*Consigne de travail 1*.
Recopiez le passage du texte sur l'amiante qui va de « Le cas du Centre » jusqu'à « d'un coût prohibitif. » inclus, en renommant « élus locaux » en « conseillers municipaux ».
*Consigne de travail 2*.
D'après le texte sur l'amiante, quel document les associations de victimes citent-elles comme référence pour dater la connaissance des dangers de l'amiante ?

Pour revenir au fond du dossier, à partir de quand peut-on parler de responsabilité dans le domaine de l'amiante ? Les associations de victimes soulignent souvent que la connaissance des dangers de l'amiante remonte à plus d'un siècle, la référence étant alors le rapport Auribault de 1906. Il convient cependant de distinguer un texte qui attire l'attention sur un risque, comme c'est encore le cas aujourd'hui, par exemple, au sujet des téléphones portables, des études des années 1950, publiées dans différents pays, qui établissent avec certitude cette fois les conséquences mortelles de l'exposition à l'amiante. Certains pays ont réagi rapidement, alors qu'ailleurs, comme en France, le poids des groupes de pression, du Comité permanent amiante (CPA) par exemple – aux mensonges éhontés– , a bloqué pendant près d'un demi-siècle l'interdiction totale de l'amiante.
Le cas du Centre hospitalier universitaire de Caen illustre la nécessité d'un procès pénal unique et global par opposition à la multiplication de recours isolés. L'ancien directeur de ce centre a certes exposé un certain nombre de personnes à l'amiante, mais nous autres aussi, élus locaux, qui pouvons être considérés comme continuant d'exposer les enfants de nos écoles ou les habitants de nos logements sociaux. Ce serait la vertu de ce procès pénal de clarifier les responsabilités de chacun, et d'éviter que se reproduisent des catastrophes du même ordre, aux conséquences humaines immédiates mais aussi, à plus long terme, économiques. Rappelons que le désamiantage, aujourd'hui techniquement possible, est d'un coût prohibitif.

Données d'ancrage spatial
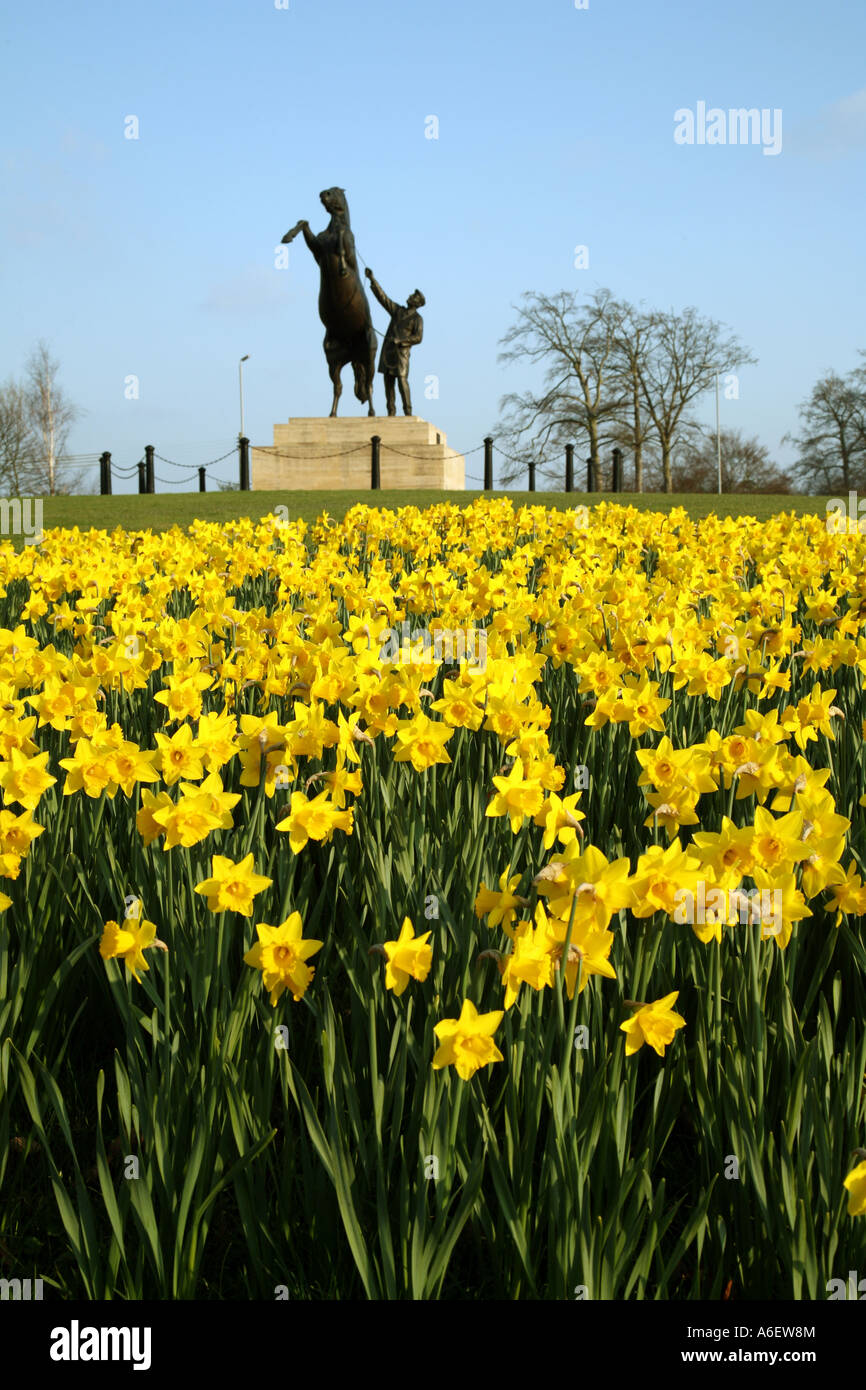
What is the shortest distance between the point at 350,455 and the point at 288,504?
640cm

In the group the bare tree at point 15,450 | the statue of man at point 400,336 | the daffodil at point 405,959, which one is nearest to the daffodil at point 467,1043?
the daffodil at point 405,959

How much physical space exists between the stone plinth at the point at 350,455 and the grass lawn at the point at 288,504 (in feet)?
12.9

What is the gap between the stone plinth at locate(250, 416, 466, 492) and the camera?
2339cm

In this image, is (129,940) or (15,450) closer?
(129,940)

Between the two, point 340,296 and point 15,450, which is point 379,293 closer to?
point 340,296

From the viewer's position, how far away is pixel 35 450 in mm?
46344

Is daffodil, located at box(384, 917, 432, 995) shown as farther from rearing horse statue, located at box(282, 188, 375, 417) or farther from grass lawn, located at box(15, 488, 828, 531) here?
rearing horse statue, located at box(282, 188, 375, 417)

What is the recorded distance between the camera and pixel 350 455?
23.3 meters

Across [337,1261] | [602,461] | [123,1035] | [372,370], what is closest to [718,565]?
[123,1035]

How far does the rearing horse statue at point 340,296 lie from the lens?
803 inches

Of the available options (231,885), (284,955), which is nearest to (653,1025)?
(284,955)

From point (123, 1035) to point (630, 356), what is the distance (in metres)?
41.3
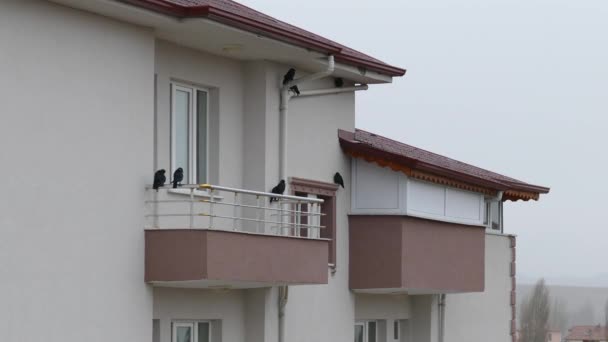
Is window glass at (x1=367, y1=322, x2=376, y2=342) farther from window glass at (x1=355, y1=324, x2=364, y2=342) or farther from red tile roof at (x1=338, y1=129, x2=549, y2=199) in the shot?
red tile roof at (x1=338, y1=129, x2=549, y2=199)

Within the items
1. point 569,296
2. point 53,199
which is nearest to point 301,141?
point 53,199

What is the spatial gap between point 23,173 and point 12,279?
3.88 feet

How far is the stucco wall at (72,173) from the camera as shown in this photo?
18.3 metres

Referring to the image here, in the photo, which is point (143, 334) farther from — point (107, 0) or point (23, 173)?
point (107, 0)

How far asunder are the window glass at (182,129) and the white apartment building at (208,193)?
2 cm

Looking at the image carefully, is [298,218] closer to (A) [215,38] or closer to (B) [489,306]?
(A) [215,38]

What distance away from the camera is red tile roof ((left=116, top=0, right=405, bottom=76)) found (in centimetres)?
2000

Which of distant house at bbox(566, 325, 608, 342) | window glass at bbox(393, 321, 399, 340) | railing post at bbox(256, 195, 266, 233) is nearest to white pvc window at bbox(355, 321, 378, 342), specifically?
window glass at bbox(393, 321, 399, 340)

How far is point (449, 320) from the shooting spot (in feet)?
95.2

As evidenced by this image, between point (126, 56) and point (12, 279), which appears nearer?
point (12, 279)

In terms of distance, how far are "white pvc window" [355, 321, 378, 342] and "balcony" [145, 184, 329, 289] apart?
364 cm

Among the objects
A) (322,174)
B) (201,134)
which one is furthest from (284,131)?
(322,174)

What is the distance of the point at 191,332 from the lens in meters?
22.4

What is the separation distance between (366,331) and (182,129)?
21.1 ft
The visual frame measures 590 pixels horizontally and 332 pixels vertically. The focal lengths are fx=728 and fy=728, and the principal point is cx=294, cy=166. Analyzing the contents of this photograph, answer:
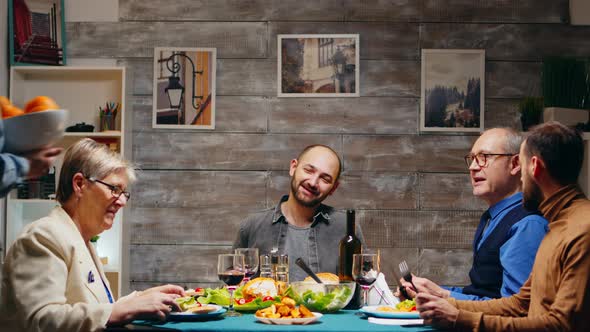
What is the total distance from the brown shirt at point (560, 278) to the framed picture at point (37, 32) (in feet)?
11.1

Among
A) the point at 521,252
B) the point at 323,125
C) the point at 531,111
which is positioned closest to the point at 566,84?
the point at 531,111

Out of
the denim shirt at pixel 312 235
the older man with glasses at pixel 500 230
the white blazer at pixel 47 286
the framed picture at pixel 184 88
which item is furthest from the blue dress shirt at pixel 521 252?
the framed picture at pixel 184 88

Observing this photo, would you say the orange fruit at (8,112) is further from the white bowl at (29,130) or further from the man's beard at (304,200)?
the man's beard at (304,200)

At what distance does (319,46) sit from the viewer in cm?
469

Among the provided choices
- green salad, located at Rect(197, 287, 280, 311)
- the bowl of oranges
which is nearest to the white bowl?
the bowl of oranges

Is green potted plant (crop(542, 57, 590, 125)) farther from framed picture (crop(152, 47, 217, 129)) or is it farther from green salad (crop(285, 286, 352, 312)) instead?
green salad (crop(285, 286, 352, 312))

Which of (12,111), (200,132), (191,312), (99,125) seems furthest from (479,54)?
(12,111)

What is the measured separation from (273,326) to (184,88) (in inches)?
107

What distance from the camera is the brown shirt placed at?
2.13 m

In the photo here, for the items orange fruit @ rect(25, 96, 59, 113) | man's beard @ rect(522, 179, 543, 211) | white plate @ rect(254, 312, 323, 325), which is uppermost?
orange fruit @ rect(25, 96, 59, 113)

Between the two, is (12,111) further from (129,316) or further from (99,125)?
(99,125)

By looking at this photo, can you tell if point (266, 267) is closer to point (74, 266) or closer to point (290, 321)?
point (290, 321)

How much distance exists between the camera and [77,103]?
15.5 feet

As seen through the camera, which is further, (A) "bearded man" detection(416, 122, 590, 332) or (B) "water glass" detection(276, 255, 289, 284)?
(B) "water glass" detection(276, 255, 289, 284)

*Corrigé 1*.
Le cas du Centre hospitalier universitaire de Caen illustre la nécessité d'un procès pénal unique et global par opposition à la multiplication de recours isolés. L'ancien directeur de ce centre a certes exposé un certain nombre de personnes à l'amiante, mais nous autres aussi, conseillers municipaux, qui pouvons être considérés comme continuant d'exposer les enfants de nos écoles ou les habitants de nos logements sociaux. Ce serait la vertu de ce procès pénal de clarifier les responsabilités de chacun, et d'éviter que se reproduisent des catastrophes du même ordre, aux conséquences humaines immédiates mais aussi, à plus long terme, économiques. Rappelons que le désamiantage, aujourd'hui techniquement possible, est d'un coût prohibitif.

*Corrigé 2*.
Le rapport Auribault de 1906.